NEW YORK (CBSNewYork) -- There's no cure for the common cold and the flu only responds to antiviral medications if they're taken in the first 48 hours of symptoms, but CBS2's Dr. Max Gomez has a list of tips for dealing with the risks and pain of what has become a deadly influenza season.
Dr. Tom Frieden about the 2018 flu season...
Over The Counter Medicine
Regardless of symptoms, people should be mindful of the decisions they make with over-the-counter drugs.
"OTC meds can handle almost all the symptoms, whether it's a cough or a cold or influenza," said Dr. Peter Shearer from Mount Sinai Hospital. "A lot of meds are mixtures, combos of three or four meds. I steer people away from those into what exactly they need."

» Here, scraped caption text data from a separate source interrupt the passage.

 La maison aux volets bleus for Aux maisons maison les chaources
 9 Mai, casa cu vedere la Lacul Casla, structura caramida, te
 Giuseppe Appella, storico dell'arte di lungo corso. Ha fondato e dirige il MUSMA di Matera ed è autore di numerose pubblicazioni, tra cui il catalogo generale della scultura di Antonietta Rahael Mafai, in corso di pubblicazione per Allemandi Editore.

If it's a fever or muscle ache, ibuprofen, naproxen, naprosyn, or acetaminophen are the way to go. It's important to not give aspirin to children.
Coughs respond best to guaifenesin or dextromethorphan. In children under 12, avoid the use of decongestants which can even cause side effects in some adults. Instead, experts suggest trying a low tech solution.

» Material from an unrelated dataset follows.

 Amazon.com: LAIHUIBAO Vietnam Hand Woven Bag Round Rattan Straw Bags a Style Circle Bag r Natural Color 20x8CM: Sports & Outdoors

Mary Diaz is one of the unlucky cold or possibly flu victims. She figures there's only so much she can do to feel better.
"I take tea, a lot of tea, and a lot of rest," Diaz said.
Sheare adds that tea with some honey is a decent home remedy for a cough and sore throat. Other symptoms can usually be handled at the drugstore, but it's important to read those medicine labels carefully.
"Other things like nasal saline drops and sprays are good," Shearer said. "With a humidifier, make sure it's clean so the humidified air helps keep mucus loose so you can bring it up naturally."
Seeking More Serious Care
There are, of course, times when home remedies and over the counter meds aren't enough and you should go to the doctor or hospital. It's what Diaz had to do.
"I wasn't breathing normal, waking up at night, gasping for air," she said.
In children and the elderly, Shearer says it's important to watch out for confusion or altered mental status, which could be a sign of something more than just a viral infection which would require a trip to the emergency room.
In babies and toddlers, you should also watch for signs of dehydration. If they're not eating or drinking, or if they're not urinating, it could be time to see a doctor.
A high fever that won't come down is another reason to visit the doctor.